Cuando las cosas solo son observadas desde la comodidad de amplios despachos se corre el riesgo de perder el sentido de la realidad. Es el síndrome del emperador desnudo, del que estos días han dado signos algunos políticos y periodistas que se han mostrado indignados porque Unidas Podemos, Esquerra Republicana y EH Bildu hayan presentado una enmienda a los Presupuestos para detener los desahucios hasta el 31 de diciembre de 2022. Qué escándalo, quieren impedir que se eche a familias a la calle. En la enmienda también solicitan que se impidan los cortes de luz y de agua. Qué desenfreno.
Las críticas a dicha enmienda en tertulias, columnas, debates y declaraciones públicas ponen el foco en la viabilidad y oportunidad de la misma -con acusaciones contra Unidas Podemos por falta de lealtad al Gobierno del que forman parte- y no en la necesidad de las personas afectadas por la falta de vivienda o por los cortes de luz y de agua. Les resulta escandalosa la enmienda. Que se siga desahuciando a gente, parece que no tanto.
La mitad de las personas que viven en casas de alquiler emplean el 50% de su sueldo en el pago del mismo, cuando la Unión Europea recomienda que ese precio no supere el 30% del salario, con los gastos incluidos. En esta pandemia se están registrando casos de personas que nunca antes habían tenido un problema económico a causa de esa desproporción. En las últimas semanas han sido desahuciadas muchas familias en situación de vulnerabilidad con niños a su cargo. ¿No es esto lo verdaderamente escandaloso? ¿De verdad el foco debe estar en estigmatizar una enmienda que intenta evitar en plena pandemia esos desahucios?
Para quienes observan el mundo siempre desde lo alto, el aislamiento es una tentación difícil de esquivar, por muchas razones. Quizá la de más peso es la impulsada por la ignorancia ignorada: aquella que lleva al narrador privilegiado a creer que su entorno es la realidad, puesto que comprueba que desde su burbuja influye en lo que pasa, se decide de qué se habla y cómo tiene que ser relatado.

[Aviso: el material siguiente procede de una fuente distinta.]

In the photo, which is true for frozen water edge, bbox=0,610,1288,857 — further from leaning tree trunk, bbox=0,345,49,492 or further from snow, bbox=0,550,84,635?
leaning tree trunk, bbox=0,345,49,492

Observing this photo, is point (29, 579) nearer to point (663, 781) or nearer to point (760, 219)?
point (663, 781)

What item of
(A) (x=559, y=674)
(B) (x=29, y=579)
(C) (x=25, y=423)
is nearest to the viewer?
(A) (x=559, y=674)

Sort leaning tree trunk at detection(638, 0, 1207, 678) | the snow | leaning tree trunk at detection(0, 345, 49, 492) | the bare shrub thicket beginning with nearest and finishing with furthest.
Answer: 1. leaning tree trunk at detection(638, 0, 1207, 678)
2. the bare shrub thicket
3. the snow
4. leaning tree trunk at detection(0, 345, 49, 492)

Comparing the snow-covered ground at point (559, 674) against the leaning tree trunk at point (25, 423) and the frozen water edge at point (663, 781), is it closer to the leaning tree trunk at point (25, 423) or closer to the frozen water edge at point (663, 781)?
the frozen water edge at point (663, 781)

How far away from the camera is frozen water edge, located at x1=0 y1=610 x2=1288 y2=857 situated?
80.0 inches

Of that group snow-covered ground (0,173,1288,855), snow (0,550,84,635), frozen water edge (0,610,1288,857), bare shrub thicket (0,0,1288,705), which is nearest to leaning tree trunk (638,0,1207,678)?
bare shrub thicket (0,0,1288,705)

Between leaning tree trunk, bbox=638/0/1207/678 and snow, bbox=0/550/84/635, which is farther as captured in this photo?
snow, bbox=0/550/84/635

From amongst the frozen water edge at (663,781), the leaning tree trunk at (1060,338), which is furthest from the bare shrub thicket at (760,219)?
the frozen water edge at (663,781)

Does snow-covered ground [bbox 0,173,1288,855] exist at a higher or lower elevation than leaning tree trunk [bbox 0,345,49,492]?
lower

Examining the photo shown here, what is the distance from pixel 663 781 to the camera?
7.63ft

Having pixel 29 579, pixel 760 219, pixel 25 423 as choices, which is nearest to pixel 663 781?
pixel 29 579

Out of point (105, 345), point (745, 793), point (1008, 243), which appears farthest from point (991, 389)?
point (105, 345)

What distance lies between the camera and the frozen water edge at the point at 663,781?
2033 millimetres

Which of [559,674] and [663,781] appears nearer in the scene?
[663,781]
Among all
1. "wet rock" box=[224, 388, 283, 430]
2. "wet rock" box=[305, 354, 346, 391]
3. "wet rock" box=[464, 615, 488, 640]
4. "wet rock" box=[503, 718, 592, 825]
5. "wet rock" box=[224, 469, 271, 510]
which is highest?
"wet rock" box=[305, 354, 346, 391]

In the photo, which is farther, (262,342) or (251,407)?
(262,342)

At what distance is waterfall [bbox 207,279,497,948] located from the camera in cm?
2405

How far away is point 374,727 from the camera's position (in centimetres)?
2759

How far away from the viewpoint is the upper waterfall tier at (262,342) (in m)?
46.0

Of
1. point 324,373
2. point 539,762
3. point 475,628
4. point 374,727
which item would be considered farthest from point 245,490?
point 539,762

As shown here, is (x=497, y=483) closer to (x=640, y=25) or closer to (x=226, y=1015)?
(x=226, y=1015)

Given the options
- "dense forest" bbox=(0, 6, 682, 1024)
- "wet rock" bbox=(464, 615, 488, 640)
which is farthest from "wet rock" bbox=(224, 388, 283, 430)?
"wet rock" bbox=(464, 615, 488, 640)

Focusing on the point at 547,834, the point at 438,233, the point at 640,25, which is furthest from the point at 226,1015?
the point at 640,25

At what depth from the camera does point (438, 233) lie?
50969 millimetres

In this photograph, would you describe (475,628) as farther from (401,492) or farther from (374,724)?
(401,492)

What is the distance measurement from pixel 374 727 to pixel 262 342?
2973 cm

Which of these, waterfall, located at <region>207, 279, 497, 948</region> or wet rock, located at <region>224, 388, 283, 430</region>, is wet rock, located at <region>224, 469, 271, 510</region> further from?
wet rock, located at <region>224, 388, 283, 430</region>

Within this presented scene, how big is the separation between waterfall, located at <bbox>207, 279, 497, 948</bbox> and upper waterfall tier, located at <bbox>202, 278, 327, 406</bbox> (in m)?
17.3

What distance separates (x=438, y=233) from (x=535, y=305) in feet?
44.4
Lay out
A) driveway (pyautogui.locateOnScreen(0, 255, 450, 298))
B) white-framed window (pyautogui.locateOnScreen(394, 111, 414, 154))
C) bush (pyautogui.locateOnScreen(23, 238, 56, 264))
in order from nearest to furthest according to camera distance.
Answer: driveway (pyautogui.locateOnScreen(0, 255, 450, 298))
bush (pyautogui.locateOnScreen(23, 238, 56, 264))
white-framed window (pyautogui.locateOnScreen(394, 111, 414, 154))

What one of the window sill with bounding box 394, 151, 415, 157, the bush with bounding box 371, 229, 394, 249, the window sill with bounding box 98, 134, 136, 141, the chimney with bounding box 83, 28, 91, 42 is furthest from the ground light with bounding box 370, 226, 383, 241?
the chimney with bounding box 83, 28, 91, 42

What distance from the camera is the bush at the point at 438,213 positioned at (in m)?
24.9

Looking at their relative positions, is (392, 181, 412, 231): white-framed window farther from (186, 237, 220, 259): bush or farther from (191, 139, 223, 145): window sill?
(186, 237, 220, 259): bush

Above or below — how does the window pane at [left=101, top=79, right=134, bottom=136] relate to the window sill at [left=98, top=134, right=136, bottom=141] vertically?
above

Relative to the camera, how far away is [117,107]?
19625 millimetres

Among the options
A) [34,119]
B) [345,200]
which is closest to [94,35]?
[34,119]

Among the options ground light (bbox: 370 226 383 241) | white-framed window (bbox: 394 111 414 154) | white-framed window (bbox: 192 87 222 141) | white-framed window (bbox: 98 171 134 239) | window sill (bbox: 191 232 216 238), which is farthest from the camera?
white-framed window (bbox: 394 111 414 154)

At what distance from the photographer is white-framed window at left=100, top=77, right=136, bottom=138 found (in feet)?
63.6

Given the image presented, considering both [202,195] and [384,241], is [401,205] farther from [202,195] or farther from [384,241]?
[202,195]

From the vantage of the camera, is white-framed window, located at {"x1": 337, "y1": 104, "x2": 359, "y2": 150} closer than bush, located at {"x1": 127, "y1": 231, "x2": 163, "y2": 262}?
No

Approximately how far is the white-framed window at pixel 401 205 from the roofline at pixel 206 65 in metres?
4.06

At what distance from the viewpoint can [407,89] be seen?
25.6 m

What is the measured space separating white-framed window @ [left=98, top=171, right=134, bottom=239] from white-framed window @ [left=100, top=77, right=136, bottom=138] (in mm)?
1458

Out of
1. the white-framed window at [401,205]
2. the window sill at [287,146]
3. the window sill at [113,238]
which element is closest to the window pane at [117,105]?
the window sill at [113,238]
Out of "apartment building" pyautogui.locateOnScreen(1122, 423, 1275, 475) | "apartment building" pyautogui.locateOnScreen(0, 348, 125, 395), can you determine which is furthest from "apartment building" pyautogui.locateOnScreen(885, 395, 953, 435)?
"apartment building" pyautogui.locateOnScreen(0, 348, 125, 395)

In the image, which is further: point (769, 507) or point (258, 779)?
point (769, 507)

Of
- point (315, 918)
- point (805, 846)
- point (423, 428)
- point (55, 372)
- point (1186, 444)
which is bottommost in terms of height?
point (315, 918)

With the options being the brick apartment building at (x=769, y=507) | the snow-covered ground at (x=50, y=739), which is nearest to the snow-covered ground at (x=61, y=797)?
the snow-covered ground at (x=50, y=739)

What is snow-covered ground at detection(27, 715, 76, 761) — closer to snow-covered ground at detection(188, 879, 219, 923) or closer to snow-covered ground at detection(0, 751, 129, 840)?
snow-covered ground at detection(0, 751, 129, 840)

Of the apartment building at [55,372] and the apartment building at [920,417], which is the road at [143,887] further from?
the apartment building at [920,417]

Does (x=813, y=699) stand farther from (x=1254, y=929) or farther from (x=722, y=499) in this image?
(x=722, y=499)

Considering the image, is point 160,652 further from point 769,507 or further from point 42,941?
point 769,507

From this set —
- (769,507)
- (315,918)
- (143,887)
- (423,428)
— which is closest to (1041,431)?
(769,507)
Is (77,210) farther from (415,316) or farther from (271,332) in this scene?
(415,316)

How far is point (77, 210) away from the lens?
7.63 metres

En algunos códigos de los debates públicos actuales se penaliza a quien muestra empatía y excesiva preocupación. Todos los asuntos serios y dolorosos deben ser un poco banalizados, un poco ironizados, observados desde arriba, porque nada inmuta demasiado cuando estás arriba. Hay que quitar hierro a las cosas porque solo así se puede hablar de ellas sin instintos ni bajas pasiones. La media sonrisa es el gesto fetiche.
Esa tendencia a restar importancia a asuntos trascendentales ha llevado a cierto periodismo a normalizar discursos que incitan al odio y a obviar la falta de derechos fundamentales, como la vivienda. Todo es un juego, en nombre de una presunta neutralidad. Ante ello, se puede y se debe observar el presente desde perspectivas que lleven aparejada la responsabilidad social, siguiendo la invitación de Walter Benjamin de dirigir la mirada a los aplastados, viendo las cosas con la mirada de los oprimidos. Desde abajo. Desde el más abajo de los abajos.
Desde abajo puede entenderse en toda su magnitud las consecuencias de ese cinismo que dice que ahora no toca mejorar la vida de la gente, perpetuando políticas de desigualdad y exclusión. Desde allí a muchos les daría vergüenza regalar tiempo, credibilidad y espacio a la xenofobia, a la crispación, a la equidistancia o a quienes defienden que los derechos humanos son debatibles.
Quedarse en casa ante la sospecha de tener COVID, lavarse las manos, mantener la higiene, son medidas básicas que diariamente las autoridades recuerdan a la gente, con el objetivo de mantener el coronavirus a raya. Pero si te desahucian o te cortan el agua en tu casa porque no puedes pagarla, te resultará complicado cumplir con esos mínimos. La vivienda digna es un derecho fundamental que debe ser garantizado siempre. Y ahora, más aún. No hay escenificación de escándalo impostado que valga cuando está en juego la posibilidad de una mínima mejora de la vida de la población.